Page excerpt:
§
Lately, I've been wrestling with a different set of issues from the ones I wrestled with in planting imagine/Northampton. We've been in Northampton for 4 years now. The Eagle has landed so to speak. I don't talk about planting imagine/Northampton anymore. It's planted.

The questions I'm asking and the concerns I'm working on are different now. When imagine became more than a "What if we could . . .?", or "Is God calling us to . . .?" idea, the questions were:

Where do we begin? Who do we need to learn from?

How do you actually do this?

What will it look like?

What will each of our roles be?

What will imagine's culture look like?

What are our core values?

Can we pay for and sustain the planting?

How will all the critical pieces take shape?

Those first days, weeks and months were a heady, exciting period. We weren't experts at this. We were older, and all sorts of challenges lie ahead with no assurance beyond faith we could pull off any of it. We were starting from scratch. Nothing existed, but a longing, and a compelling idea.

But today, I think there are different questions to answer and challenges to meet. For me, the most crucial  has become centered around how do you deepen and ignite a movement, rather than maintain an organization or build an institution? The "danger" I see at this point in our young life as a church is settling into equilibrium. It happens subtly, almost imperceptibly for many. We have an established identity and church culture with "rituals" (albeit simple), core beliefs, structures (also simple), and commonly held ways of relating. Imagine/Northampton looks and acts a certain way. The problem arises when who we are and how we relate internally becomes our raison d' etre. We settle for the groove we've gradually created.

Before I go further, let me explain what I mean by "equilibrium" related to church. In general, I mean a church's central focus slowly settles into how to sustain internal relationships, values, systems, protocols, programs and cultures. To that end, we ask questions such as:

How can we make our Sunday Service better, more inviting and relevant to our people.

How can we make our building better meet our needs?

Where can we rev up Children's Ministry or revitalize our Men's Ministry?

How come we don't have a Healing Prayer Ministry?

When can we do something about the Nursery to make it more inviting?

How can we ramp up giving?

How can we get a tighter hold on the budget?

We need more small groups and small group curricula. Who can we get to make that happen?

The Worship Team sounds a little tired. How can we get them to kick it up a notch?

How can we get more volunteers, produce better outreach events, offer more Bible study, entice greater attendance on Sunday and on and on?

Equilibrium is the church sinking gradually into managing and maintaining itself. The focus is us, becoming an end in itself. We manage or improve what we have and what we've become. What's wrong with that?

Now don't misunderstand me. Any of those questions can be important to consider from time to time, especially within a larger Kingdom context. I know people need to be healed, taught, cared for, and involved.there are plenty of practical "management issues to address in the on-going life of a church community. Internal matters need attention, but only in light of keeping our forward movement vibrant for what God calls us to in his mission.
§
Spatial questions tied to pictures:
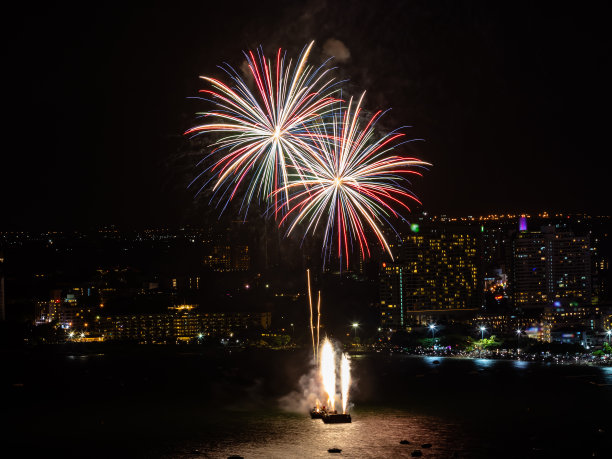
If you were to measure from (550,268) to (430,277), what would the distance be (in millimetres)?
10517

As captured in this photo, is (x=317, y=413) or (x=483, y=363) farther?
(x=483, y=363)

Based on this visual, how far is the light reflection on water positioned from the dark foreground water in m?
0.03

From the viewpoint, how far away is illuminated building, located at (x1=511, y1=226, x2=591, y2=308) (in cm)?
6625

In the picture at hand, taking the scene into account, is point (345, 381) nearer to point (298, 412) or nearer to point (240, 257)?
point (298, 412)

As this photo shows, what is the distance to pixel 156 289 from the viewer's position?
87.8m

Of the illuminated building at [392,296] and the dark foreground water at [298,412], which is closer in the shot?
the dark foreground water at [298,412]

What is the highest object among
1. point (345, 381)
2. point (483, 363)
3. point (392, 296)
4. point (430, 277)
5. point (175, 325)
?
point (430, 277)

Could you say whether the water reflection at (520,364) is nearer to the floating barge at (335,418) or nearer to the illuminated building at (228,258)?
the floating barge at (335,418)

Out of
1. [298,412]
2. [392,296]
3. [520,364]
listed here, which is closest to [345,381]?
[298,412]

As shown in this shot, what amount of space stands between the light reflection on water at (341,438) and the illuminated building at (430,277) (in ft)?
127

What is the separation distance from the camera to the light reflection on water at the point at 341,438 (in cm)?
2048

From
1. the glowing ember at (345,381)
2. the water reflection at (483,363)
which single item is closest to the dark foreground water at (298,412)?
the water reflection at (483,363)

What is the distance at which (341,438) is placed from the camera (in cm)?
2172

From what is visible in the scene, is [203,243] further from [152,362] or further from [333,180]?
[333,180]
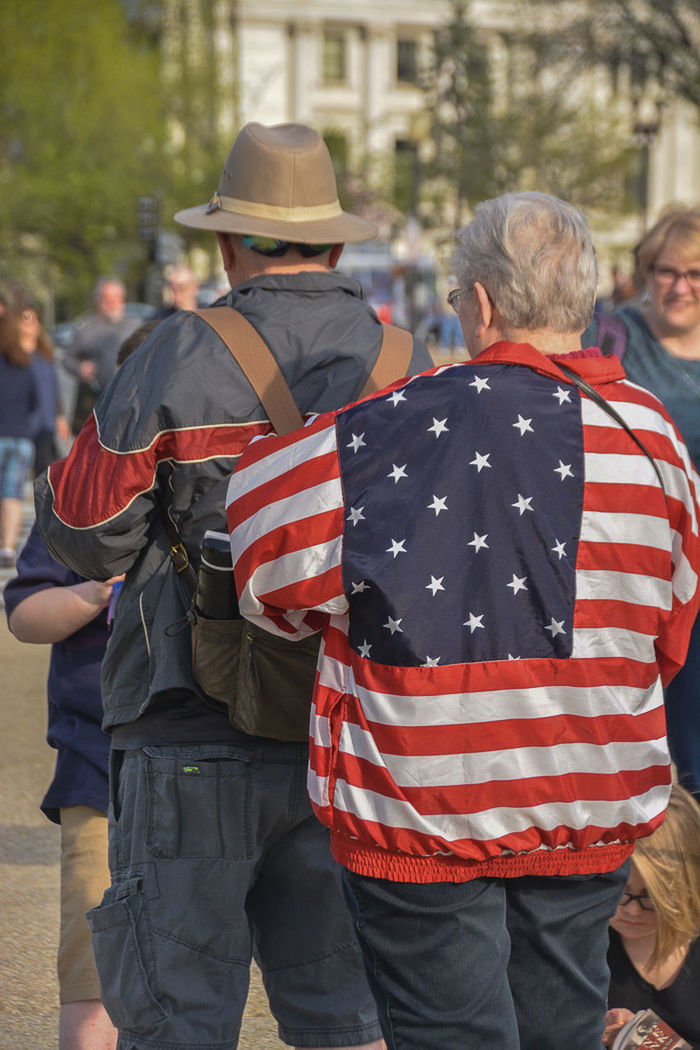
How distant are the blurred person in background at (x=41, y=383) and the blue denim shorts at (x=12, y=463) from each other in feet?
0.54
§
Given task A: In the church-planting reflection, how long has the writer been in Northampton?
Given task B: Carry the church-planting reflection forward, picking up after its final sentence.

Expected output A: Four years.

Expected output B:
So for the last few months, I've been growing unsettled, out of sorts spiritually and motivationally; something seemed consistently out of kilter. The feeling was/is disorienting, as if I'm in one of those liminal states again where I've passed through a stage of my particular journey to a place of unformed potential needing shaping. I didn't like where I was. Adding to the dissonance has been the niggling sense that what I seek lies just out of reach. True, but the feeling won't stop pestering me. 

Recently, however, very different questions have surfaced in my head; they all gather around our stated vision:

Building Kingdom-focused communities which creatively engage the culture to help 
people discover and follow the God who is far more than they imagine.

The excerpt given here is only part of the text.